Le paquet Chevallaz, comme on dit, paraît obtenir l'aval des grands partis. Néanmoins, les socialistes désirent y laisser leur empreinte. Ils proposent, pour prix de leur ralliement, une loi qui permettrait de frapper davantage les gens fortunés, en l'occurrence de prélever un impôt sur les opérations fiduciaires des banques (opérations que les banques exécutent sous leur propre nom, mais pour le compte d'un client, qui reste anonyme, et dont le fisc se désintéresse).

Le 26 septembre 1978, le Conseil national refuse cette proposition. Il s'ensuit un long feuilleton compliqué. Soucieux de sauver sa réforme, Georges-André Chevallaz projette, malgré la décision parlementaire, de satisfaire les socialistes et de préparer la loi qu'ils exigent. Le 20 octobre, ses services rendent public le budget de la Confédération pour 1979 : 16,5 milliards de dépenses, 1,3 milliard de déficit. Quelques jours plus tard, le Conseil des États (Chambre des cantons) prend pourtant le risque de balayer la nouvelle proposition Chevallaz, et il est suivi, le 11 décembre, par le Conseil national : les socialistes, dès lors, s'opposeront à l'introduction de la TVA.
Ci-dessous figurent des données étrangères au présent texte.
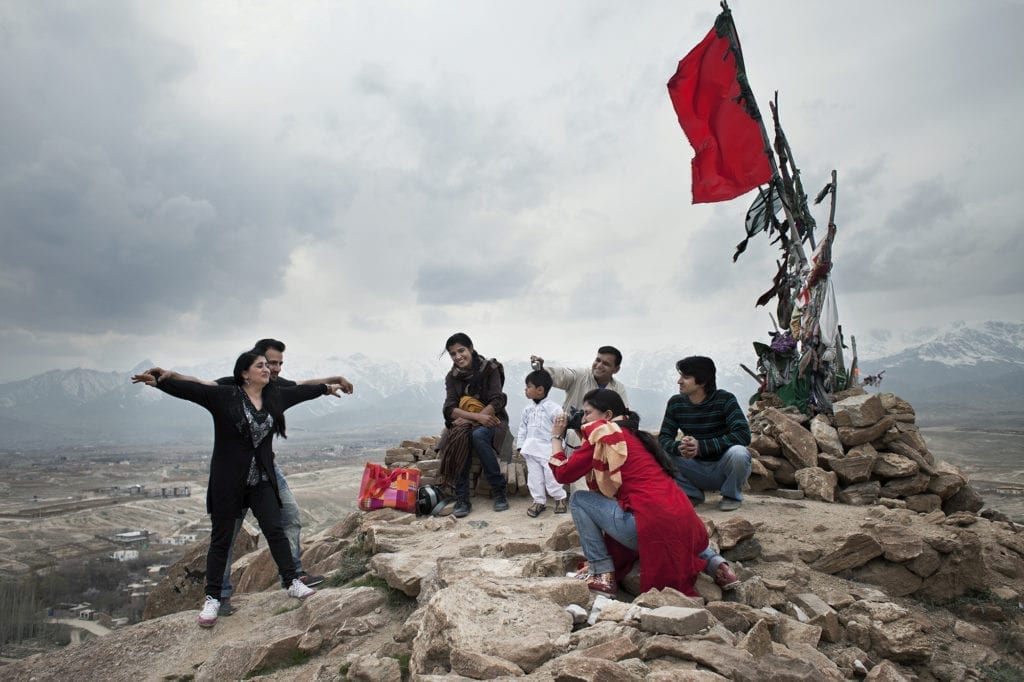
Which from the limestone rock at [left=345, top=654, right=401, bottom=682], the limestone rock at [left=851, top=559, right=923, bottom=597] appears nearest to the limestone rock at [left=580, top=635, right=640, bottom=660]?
the limestone rock at [left=345, top=654, right=401, bottom=682]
À la Gauche-Charybde s'alliera, une fois de plus, la Droite-Scylla. Les défenseurs militants de l'autonomie cantonale ne veulent pas que l'État central se mette financièrement à l'aise. Les petites et moyennes entreprises redoutent un fisc « inflationniste et paperassier ». Et le résultat, plutôt rassurant, de l'exercice 1978, publié le 12 mars 1979, confirme cette frange-là de l'opposition dans son attitude : les comptes de l'État présentent un déficit de 719 millions au lieu de 1 212 qu'on avait prévus.
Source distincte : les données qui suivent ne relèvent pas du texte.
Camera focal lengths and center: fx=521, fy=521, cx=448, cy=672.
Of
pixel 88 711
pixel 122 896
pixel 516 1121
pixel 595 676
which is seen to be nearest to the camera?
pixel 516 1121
Le verdict populaire est enfin rendu le 20 mai : la TVA recueille encore moins de suffrages positifs (35 %) que dans sa première version (40 %). Le naufrage paraît, cette fois, définitif.

Chaleurs et frissons

Pendant ce temps, l'économie nationale passe par les chaleurs et les frissons d'une petite fièvre aussi difficile à définir qu'à guérir. Le franc suisse, refuge des spéculateurs et des épargnants, continue à monter. Les exportateurs gémissent. Une grande entreprise horlogère, Ébauches SA, provoque un choc en annonçant que, pour vendre à l'étranger ses mouvements de montres à des prix compétitifs, elle se verra dans l'obligation de transférer une partie de sa production vers l'Asie, la France et l'Allemagne.

Puis la situation semble s'améliorer. Les mesures prises par la Banque nationale d'une part, celles que le président Carter annonce, d'autre part, en vue de soutenir le dollar américain, pèsent sur le cours de la monnaie helvétique. Mais, aussitôt, l'indice des prix, qu'on croyait pétrifié, se remet lentement à bouger, stimulé du reste par la hausse insensée du mazout : 60 % en trois mois d'hiver. Sectoriel et relativement faible, le chômage ne se résorbe pas, mais reste comme une menace à l'horizon : en avril, on compte 12 060 chômeurs complets, ce qui fait une augmentation de 7,9 % en une année.

Sur ce morne arrière-plan, le problème de l'énergie se pose de manière d'autant plus aiguë. Et là, c'est le chef du Département fédéral des transports, des communications... et de l'énergie, le socialiste Willi Ritschard, qui se bat sur la brèche, en opposition, d'ailleurs, avec son parti. Les deux événements dont on se souviendra le mieux se passent à l'étranger. Le 5 novembre 1978, les Autrichiens consultés par le gouvernement Kreisky refusent la mise en exploitation de la centrale nucléaire de Zwentendorf. Et le 28 mars 1979, des vapeurs légèrement radioactives s'échappent du réacteur américain de Harrisbourg. Une chaude bataille politique se place entre ces deux dates.